>> start

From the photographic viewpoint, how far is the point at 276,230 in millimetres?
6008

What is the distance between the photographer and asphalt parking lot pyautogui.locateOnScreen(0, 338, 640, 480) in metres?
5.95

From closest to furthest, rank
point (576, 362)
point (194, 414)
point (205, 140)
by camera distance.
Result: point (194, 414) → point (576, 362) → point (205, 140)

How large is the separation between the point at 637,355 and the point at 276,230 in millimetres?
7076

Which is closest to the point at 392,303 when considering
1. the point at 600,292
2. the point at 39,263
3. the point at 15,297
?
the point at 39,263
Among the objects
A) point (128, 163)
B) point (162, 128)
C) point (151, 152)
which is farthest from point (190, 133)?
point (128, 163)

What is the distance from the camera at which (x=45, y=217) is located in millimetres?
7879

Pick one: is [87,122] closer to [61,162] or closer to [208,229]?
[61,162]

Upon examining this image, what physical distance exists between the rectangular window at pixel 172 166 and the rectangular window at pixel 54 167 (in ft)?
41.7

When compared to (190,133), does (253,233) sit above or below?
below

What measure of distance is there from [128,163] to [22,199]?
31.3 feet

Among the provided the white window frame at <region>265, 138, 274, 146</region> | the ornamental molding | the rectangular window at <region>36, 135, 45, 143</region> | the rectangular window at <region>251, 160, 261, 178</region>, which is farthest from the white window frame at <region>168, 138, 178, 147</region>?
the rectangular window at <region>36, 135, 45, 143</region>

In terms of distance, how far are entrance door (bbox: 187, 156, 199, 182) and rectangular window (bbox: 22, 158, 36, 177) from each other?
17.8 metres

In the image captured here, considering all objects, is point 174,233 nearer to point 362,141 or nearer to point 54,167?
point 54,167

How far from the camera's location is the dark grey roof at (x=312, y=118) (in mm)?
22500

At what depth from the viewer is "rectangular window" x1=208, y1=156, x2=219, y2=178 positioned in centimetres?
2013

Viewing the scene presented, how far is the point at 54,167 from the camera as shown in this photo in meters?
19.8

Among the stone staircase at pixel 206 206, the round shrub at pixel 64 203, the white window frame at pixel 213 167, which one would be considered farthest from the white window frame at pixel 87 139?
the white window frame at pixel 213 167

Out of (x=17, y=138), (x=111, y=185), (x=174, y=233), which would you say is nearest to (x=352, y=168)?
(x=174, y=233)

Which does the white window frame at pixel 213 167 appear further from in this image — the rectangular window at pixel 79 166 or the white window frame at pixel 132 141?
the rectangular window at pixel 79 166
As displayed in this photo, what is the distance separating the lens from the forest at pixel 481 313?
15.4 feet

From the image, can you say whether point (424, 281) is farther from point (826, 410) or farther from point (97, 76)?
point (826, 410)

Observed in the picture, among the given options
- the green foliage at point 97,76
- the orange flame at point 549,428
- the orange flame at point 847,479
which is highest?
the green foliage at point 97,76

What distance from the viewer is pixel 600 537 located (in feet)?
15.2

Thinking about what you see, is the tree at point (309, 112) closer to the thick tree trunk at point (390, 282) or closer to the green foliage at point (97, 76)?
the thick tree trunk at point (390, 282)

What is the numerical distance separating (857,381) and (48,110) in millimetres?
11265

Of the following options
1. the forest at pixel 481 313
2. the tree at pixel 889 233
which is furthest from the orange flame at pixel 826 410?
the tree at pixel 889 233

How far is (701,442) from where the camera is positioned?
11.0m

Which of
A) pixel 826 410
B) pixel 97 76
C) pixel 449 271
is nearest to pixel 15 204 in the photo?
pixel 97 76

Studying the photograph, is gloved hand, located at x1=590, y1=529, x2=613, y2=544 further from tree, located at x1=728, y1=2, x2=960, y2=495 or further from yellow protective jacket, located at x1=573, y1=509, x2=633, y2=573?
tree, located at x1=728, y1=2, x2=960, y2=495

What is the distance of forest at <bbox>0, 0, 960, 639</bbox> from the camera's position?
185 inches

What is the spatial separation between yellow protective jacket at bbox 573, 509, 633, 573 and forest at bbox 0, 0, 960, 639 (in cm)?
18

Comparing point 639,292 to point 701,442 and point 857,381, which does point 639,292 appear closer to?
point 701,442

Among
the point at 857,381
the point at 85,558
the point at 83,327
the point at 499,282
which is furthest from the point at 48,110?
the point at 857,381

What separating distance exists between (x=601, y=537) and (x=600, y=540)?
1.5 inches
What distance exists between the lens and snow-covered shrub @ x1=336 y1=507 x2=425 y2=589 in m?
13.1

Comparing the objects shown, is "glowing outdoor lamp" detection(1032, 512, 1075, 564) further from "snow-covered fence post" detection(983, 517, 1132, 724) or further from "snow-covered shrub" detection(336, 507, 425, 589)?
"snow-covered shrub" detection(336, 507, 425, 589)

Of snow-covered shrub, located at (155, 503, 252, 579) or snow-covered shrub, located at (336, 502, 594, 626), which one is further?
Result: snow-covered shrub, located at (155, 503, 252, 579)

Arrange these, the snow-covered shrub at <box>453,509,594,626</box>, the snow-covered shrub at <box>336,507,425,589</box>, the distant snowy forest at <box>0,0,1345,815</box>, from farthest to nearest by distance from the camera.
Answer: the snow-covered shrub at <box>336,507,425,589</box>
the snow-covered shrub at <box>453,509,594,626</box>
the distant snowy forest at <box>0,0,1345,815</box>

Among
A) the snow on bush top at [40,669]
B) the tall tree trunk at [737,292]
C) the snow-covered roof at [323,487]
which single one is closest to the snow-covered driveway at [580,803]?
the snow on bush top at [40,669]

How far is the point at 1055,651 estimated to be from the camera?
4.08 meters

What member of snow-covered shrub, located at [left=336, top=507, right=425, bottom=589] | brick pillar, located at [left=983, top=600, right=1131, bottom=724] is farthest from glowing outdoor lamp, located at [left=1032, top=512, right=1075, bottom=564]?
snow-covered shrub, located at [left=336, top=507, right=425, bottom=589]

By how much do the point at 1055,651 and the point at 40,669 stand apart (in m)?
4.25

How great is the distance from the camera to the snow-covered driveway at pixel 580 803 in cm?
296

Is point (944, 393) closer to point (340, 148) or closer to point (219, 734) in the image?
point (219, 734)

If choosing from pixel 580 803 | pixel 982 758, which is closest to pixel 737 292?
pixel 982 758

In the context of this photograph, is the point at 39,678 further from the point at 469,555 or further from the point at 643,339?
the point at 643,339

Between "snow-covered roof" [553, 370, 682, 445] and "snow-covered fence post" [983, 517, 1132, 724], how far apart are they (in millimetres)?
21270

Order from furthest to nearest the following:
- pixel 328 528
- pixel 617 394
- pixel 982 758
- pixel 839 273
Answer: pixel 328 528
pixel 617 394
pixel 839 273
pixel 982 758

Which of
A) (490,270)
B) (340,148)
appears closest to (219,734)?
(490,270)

>> end

What you are asked to do »
Each line from the one with "How far is the point at 1055,651" through the last line of the records must be written out word for word. Include nothing else.

Completed task »
How far is the point at 1055,651 estimated to be from the camera?
4.08 meters

What member of snow-covered shrub, located at [left=336, top=507, right=425, bottom=589] | brick pillar, located at [left=983, top=600, right=1131, bottom=724] is farthest from glowing outdoor lamp, located at [left=1032, top=512, right=1075, bottom=564]?
snow-covered shrub, located at [left=336, top=507, right=425, bottom=589]

By how much do the point at 1055,651 and the point at 40,669 stand apart (in m)?
4.25

How great is the distance from the camera to the snow-covered driveway at pixel 580 803 in cm?
296

Is point (944, 393) closer to point (340, 148) or closer to point (219, 734) in the image?
point (219, 734)

If choosing from pixel 580 803 | pixel 982 758, which is closest to pixel 737 292?
pixel 982 758

In the context of this photograph, is the point at 39,678 further from the point at 469,555 or further from the point at 643,339?
the point at 643,339

Between "snow-covered roof" [553, 370, 682, 445] and "snow-covered fence post" [983, 517, 1132, 724], how far apart are they (in millimetres)?
21270

Order from furthest to nearest the following:
- pixel 328 528
- pixel 617 394
- pixel 982 758
- pixel 839 273
Answer: pixel 328 528
pixel 617 394
pixel 839 273
pixel 982 758

Which of
A) (490,270)
B) (340,148)
appears closest to (219,734)?
(490,270)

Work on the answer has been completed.